== WHAT YOU NEED TO DO ==
Each entry below is to be given again word for word, with no pictures.

Saved data entries:
"""
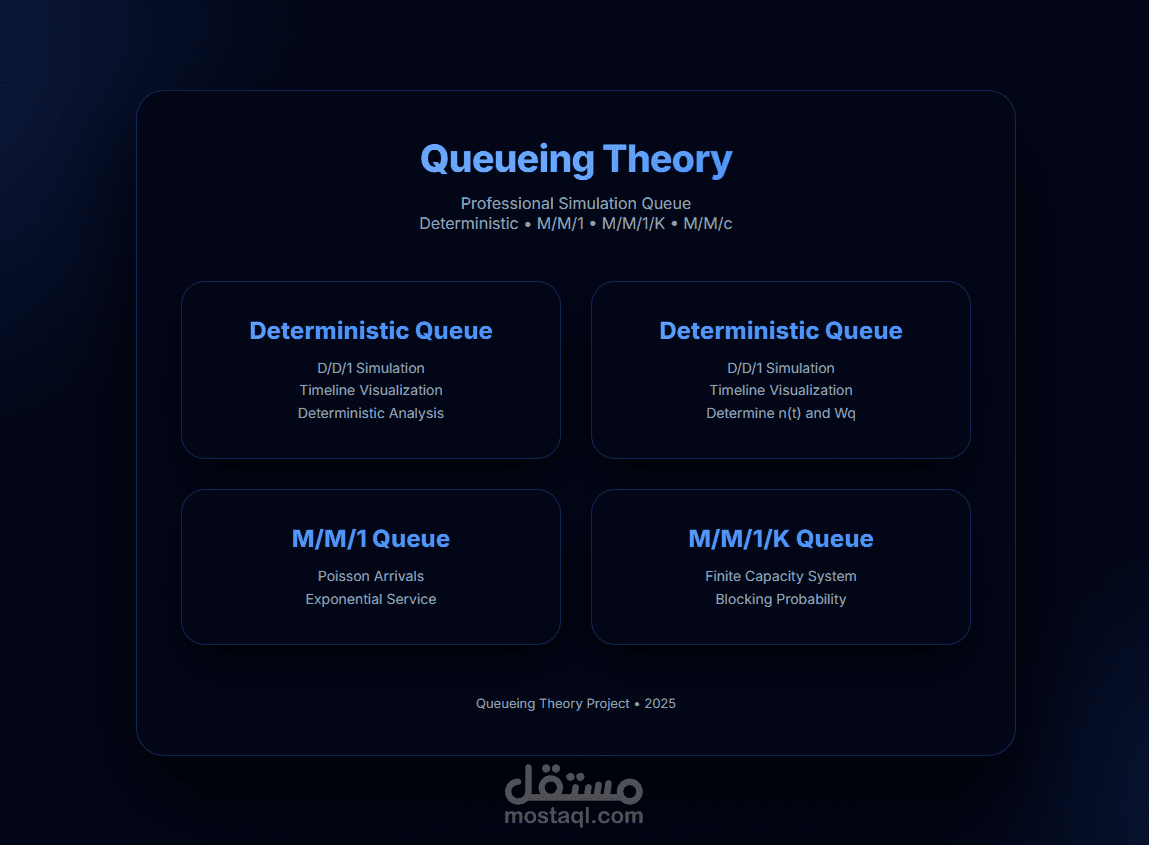 Queueing Theory

Professional Simulation Queue
Deterministic • M/M/1 • M/M/1/K • M/M/c

Deterministic Queue
D/D/1 Simulation
Timeline Visualization
Deterministic Analysis

Deterministic Queue
D/D/1 Simulation
Timeline Visualization
Determine n(t) and Wq

M/M/1 Queue
Poisson Arrivals
Exponential Service

M/M/1/K Queue
Finite Capacity System
Blocking Probability

Queueing Theory Project • 2025

مستقل
mostaql.com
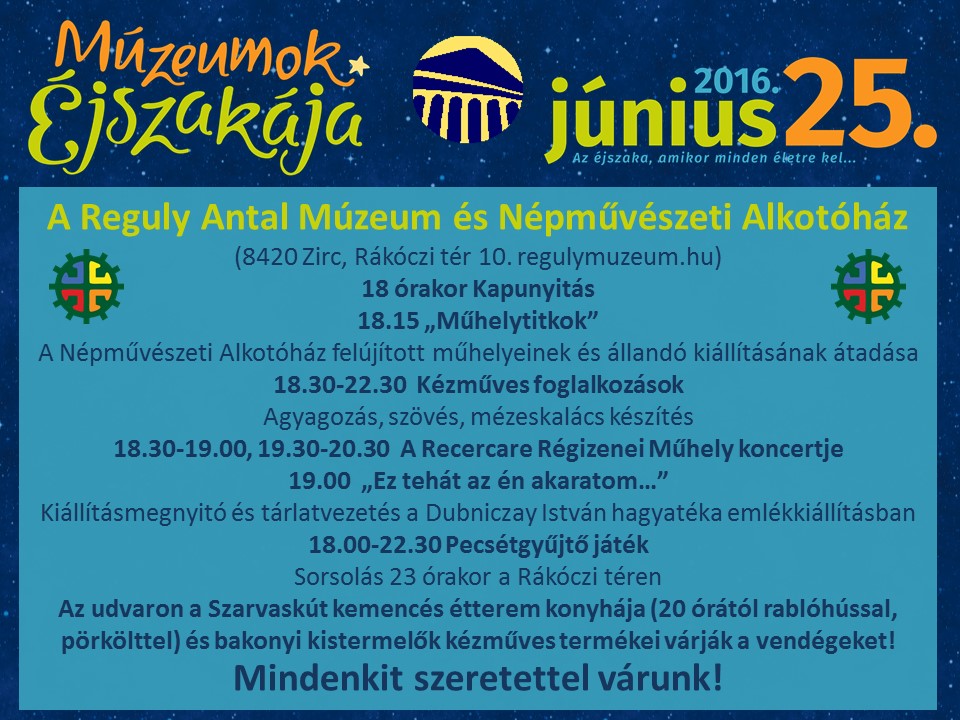 Múzeumok Éjszakája

2016. június 25.

Az éjszaka, amikor minden életre kel...

A Reguly Antal Múzeum és Népművészeti Alkotóház

(8420 Zirc, Rákóczi tér 10. regulymuzeum.hu)

18 órakor Kapunyitás

18.15 „Műhelytitkok”

A Népművészeti Alkotóház felújított műhelyeinek és állandó kiállításának átadása

18.30-22.30 Kézműves foglalkozások

Agyagozás, szövés, mézeskalács készítés

18.30-19.00, 19.30-20.30 A Recercare Régizenei Műhely koncertje

19.00 „Ez tehát az én akaratom...”

Kiállításmegnyitó és tárlatvezetés a Dubniczay István hagyatéka emlékkiállításban

18.00-22.30 Pecsétgyűjtő játék

Sorsolás 23 órakor a Rákóczi téren

Az udvaron a Szarvaskút kemencés étterem konyhája (20 órától rablóhússal, pörkölttel) és bakonyi kistermelők kézműves termékei várják a vendégeket!

Mindenkit szeretettel várunk!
"""
== PROBLEM SOLUTION ==
 Queueing Theory

Professional Simulation Queue
Deterministic • M/M/1 • M/M/1/K • M/M/c

Deterministic Queue
D/D/1 Simulation
Timeline Visualization
Deterministic Analysis

Deterministic Queue
D/D/1 Simulation
Timeline Visualization
Determine n(t) and Wq

M/M/1 Queue
Poisson Arrivals
Exponential Service

M/M/1/K Queue
Finite Capacity System
Blocking Probability

Queueing Theory Project • 2025

مستقل
mostaql.com
 Múzeumok Éjszakája

2016. június 25.

Az éjszaka, amikor minden életre kel...

A Reguly Antal Múzeum és Népművészeti Alkotóház

(8420 Zirc, Rákóczi tér 10. regulymuzeum.hu)

18 órakor Kapunyitás

18.15 „Műhelytitkok”

A Népművészeti Alkotóház felújított műhelyeinek és állandó kiállításának átadása

18.30-22.30 Kézműves foglalkozások

Agyagozás, szövés, mézeskalács készítés

18.30-19.00, 19.30-20.30 A Recercare Régizenei Műhely koncertje

19.00 „Ez tehát az én akaratom...”

Kiállításmegnyitó és tárlatvezetés a Dubniczay István hagyatéka emlékkiállításban

18.00-22.30 Pecsétgyűjtő játék

Sorsolás 23 órakor a Rákóczi téren

Az udvaron a Szarvaskút kemencés étterem konyhája (20 órától rablóhússal, pörkölttel) és bakonyi kistermelők kézműves termékei várják a vendégeket!

Mindenkit szeretettel várunk!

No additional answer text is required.